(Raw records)
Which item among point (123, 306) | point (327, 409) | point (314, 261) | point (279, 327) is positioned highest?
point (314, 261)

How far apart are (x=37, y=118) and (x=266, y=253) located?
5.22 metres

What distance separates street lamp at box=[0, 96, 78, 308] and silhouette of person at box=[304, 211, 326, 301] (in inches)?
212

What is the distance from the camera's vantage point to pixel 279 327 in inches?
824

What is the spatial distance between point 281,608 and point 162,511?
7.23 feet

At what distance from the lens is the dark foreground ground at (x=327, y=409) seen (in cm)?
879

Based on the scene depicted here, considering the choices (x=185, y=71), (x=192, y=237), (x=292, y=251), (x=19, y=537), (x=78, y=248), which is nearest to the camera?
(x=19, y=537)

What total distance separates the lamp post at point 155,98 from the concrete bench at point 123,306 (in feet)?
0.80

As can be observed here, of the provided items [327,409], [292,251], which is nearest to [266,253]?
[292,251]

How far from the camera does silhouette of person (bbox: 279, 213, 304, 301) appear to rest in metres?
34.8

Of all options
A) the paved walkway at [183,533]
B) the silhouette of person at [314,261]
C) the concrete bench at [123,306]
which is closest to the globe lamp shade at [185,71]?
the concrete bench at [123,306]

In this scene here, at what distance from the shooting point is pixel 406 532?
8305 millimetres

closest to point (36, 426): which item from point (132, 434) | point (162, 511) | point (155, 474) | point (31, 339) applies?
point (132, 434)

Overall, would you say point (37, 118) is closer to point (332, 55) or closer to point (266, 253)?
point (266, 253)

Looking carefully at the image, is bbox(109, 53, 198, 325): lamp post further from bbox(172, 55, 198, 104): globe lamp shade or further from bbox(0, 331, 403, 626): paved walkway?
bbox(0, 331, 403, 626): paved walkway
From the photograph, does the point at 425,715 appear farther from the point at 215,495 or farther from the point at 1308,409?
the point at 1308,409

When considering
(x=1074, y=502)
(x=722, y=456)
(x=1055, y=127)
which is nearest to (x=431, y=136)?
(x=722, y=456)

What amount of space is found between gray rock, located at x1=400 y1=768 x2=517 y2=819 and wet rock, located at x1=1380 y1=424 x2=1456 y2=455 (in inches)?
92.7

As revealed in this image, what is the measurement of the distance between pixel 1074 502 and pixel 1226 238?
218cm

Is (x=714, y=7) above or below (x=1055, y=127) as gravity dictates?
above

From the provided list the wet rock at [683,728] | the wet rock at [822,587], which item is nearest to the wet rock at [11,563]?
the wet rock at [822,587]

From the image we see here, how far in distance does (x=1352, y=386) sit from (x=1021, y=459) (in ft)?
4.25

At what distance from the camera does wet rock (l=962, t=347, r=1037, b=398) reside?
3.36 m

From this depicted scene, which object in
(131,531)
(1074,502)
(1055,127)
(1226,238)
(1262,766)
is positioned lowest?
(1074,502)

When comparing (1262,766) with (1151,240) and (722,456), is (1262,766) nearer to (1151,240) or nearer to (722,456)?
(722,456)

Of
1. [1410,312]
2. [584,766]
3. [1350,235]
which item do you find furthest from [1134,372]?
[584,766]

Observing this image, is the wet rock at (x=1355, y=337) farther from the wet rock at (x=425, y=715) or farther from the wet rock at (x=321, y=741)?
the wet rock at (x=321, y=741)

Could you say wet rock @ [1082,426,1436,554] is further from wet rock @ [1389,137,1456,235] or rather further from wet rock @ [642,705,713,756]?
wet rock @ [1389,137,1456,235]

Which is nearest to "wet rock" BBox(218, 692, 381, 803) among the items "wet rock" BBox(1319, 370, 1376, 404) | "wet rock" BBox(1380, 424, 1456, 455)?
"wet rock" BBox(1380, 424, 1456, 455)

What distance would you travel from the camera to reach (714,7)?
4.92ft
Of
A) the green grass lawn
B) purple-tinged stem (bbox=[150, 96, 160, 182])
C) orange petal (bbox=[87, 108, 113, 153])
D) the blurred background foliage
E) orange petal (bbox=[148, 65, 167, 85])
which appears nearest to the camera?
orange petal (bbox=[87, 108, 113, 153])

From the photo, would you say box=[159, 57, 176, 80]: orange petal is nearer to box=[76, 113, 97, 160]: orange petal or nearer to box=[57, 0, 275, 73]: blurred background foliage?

EXERCISE:
Can you reproduce, line for line, the part of the records above that begins with the line containing "How far apart" and ends with the line containing "8305 millimetres"?

THE SOLUTION:
How far apart are (x=37, y=118) and (x=266, y=253) located?
5.22 metres

What distance separates street lamp at box=[0, 96, 78, 308] and silhouette of person at box=[304, 211, 326, 301] (in inches)?
212

What is the distance from the camera's vantage point to pixel 279 327 in inches?
824

What is the spatial distance between point 281,608 and point 162,511?
7.23 feet

At what distance from the lens is the dark foreground ground at (x=327, y=409) seen (in cm)?
879

Based on the scene depicted here, considering the choices (x=185, y=71), (x=192, y=237), (x=292, y=251), (x=19, y=537), (x=78, y=248), which is nearest to the camera?
(x=19, y=537)

What total distance separates the lamp post at point 155,98 from the concrete bench at point 123,306 (in feet)?
0.80

As can be observed here, of the provided items [327,409], [292,251], which is nearest to [266,253]?
[292,251]

How far from the camera does silhouette of person (bbox: 279, 213, 304, 301) appear to rest in metres?
34.8

Of all options
A) the paved walkway at [183,533]
B) the silhouette of person at [314,261]
C) the concrete bench at [123,306]
which is closest to the globe lamp shade at [185,71]?
the concrete bench at [123,306]

In this scene here, at what distance from the shooting point is pixel 406 532?
8305 millimetres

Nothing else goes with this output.